* **EXERCISE INPUTS**
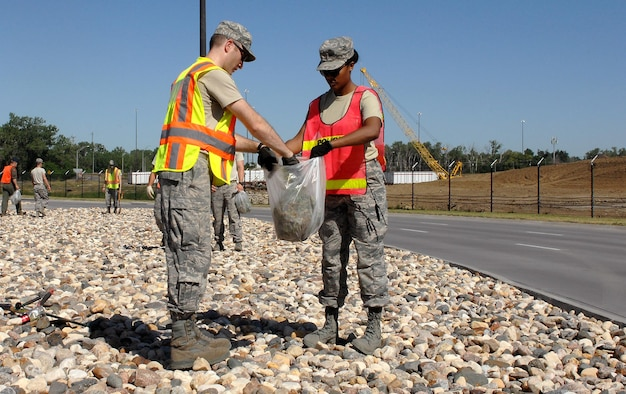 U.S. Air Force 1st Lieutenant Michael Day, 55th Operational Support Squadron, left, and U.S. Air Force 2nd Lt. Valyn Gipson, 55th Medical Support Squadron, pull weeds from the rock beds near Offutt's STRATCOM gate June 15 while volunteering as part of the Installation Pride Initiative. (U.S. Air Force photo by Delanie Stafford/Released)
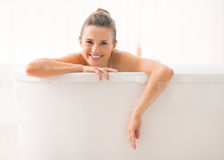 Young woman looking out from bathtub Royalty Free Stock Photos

--

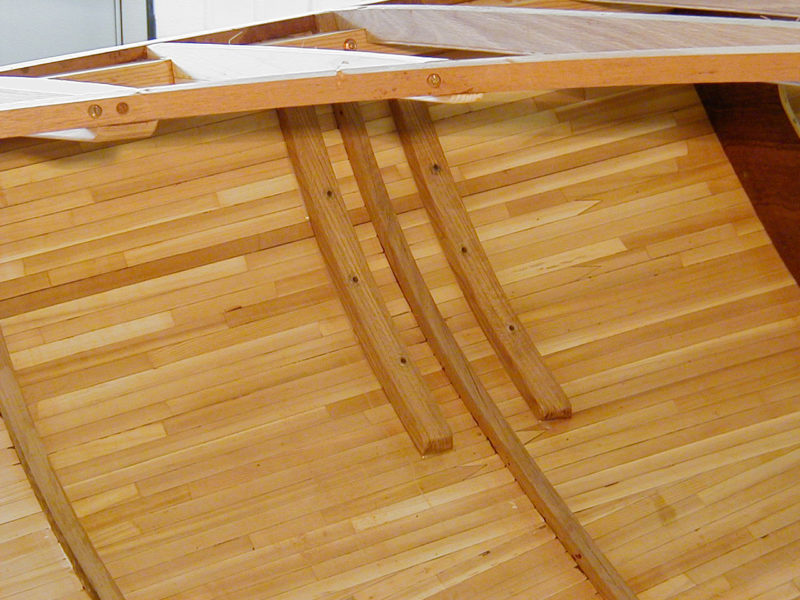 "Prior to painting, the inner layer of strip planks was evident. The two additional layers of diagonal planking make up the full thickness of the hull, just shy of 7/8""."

--

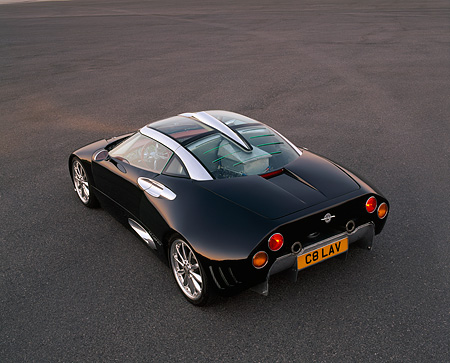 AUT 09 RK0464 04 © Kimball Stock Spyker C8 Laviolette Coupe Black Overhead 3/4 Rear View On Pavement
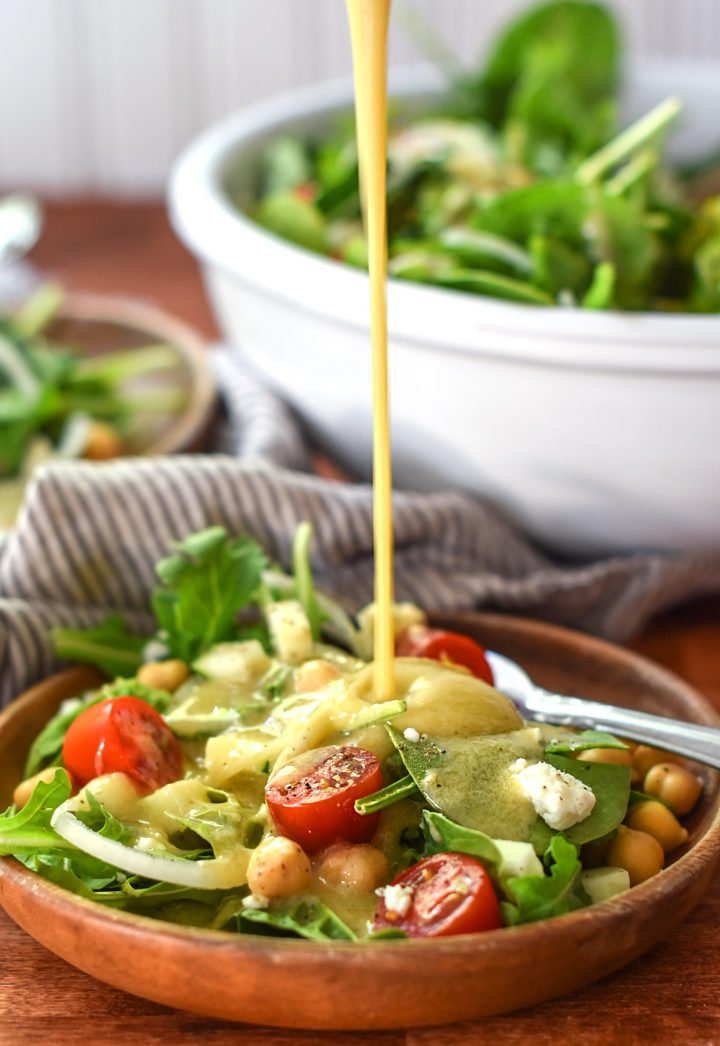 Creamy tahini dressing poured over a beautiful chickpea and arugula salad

* **WHAT IS BEING ASKED**
After locating "U.S. Air Force 1st" and "Young woman looking" in the records above, return exactly the line holding each one and every line between them; leave out the pictures.

* **TASK SOLUTION**
 U.S. Air Force 1st Lieutenant Michael Day, 55th Operational Support Squadron, left, and U.S. Air Force 2nd Lt. Valyn Gipson, 55th Medical Support Squadron, pull weeds from the rock beds near Offutt's STRATCOM gate June 15 while volunteering as part of the Installation Pride Initiative. (U.S. Air Force photo by Delanie Stafford/Released)
 Young woman looking out from bathtub Royalty Free Stock Photos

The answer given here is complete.